Some will celebrate the achievement of their goal. Others are still striving to get there.
The reality, for a select number of truly elite local high-school athletes, is that there is certainly hope to play beyond their graduation from grade twelve.
For golfer Evan MacLean, the ultimate reward would require one additional stop along the way.
A graduate of Lo-Ellen Park Secondary School, with sights set on an NCAA Division I scholarship, MacLean opted to accept the invitation to join the Parkland College Cobras in Champagne (Illinois) last year, when the top-end schools were still sitting on the fence in assessing his talent on the links.
Less than a year into his two year commitment with the Division II junior college, MacLean would receive the call he had hoped for, accepting an offer with the Bowling Green State Falcons of the Mid-American Conference, an NCAA Division I university located in Bowling Green, Ohio.
The Sudbury native had initially gotten some attention courtesy of a series of Florida tournaments, which had Bowling Green head coach John Powers at least kicking the tires. "When I decided to go to Parkland, I kept in touch with him," said MacLean last week. "Getting off to a hot start here, it helped me stay on their radar."
"And then another good start this fall season, winning my first event, kind of set everything in stone, which was pretty stress relieving."

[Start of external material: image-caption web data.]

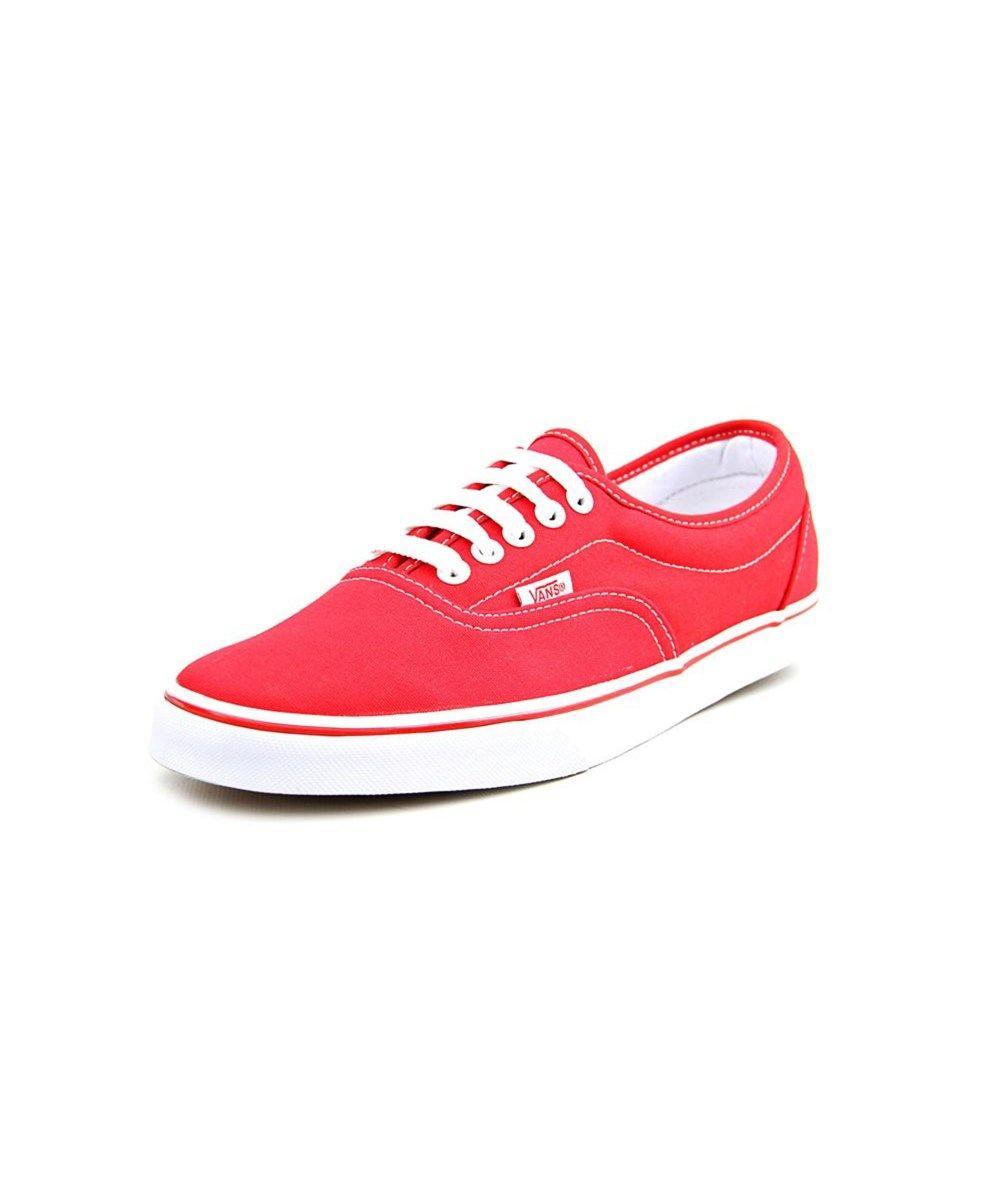 VANS Vans Lpe Men Round Toe Canvas Red Sneakers'. #vans #shoes #
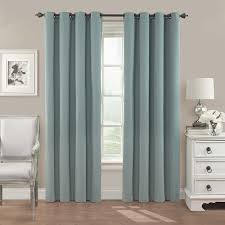Eclipse Thermalayer Curtains Grommet by Ideas Eclipse Thermalayer Sears Curtains Eclipse Blackout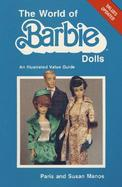 The World of Barbie Dolls cover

The arrival of MacLean, next September, will actually double the local content for the Ohio-based school, with Lockerby Composite graduate Ward Kyle currently in year three of his career with the Falcons. "It just kind of felt like home," said MacLean. "The minute I stepped on campus, it felt like the right fit."
"And the team, I think, is going to be exceptional next year, with four seniors. I wanted to be on a team which could compete, especially with the MAC," he added. In fact, MacLean arrives with somewhat different credentials, and clearly different expectations, than a standard freshman. This was made abundantly clear in the media release of his signing issued at Bowling Green.
"Evan brings some great experience to our team with college reps under his belt already," noted coach Powers. "He knows how to go low and has been in contention quite a bit at Parkland. Evan is a very motivated person who has kept improving at every stage of his career." The potential that lies within is not lost at all on the well-spoken young man.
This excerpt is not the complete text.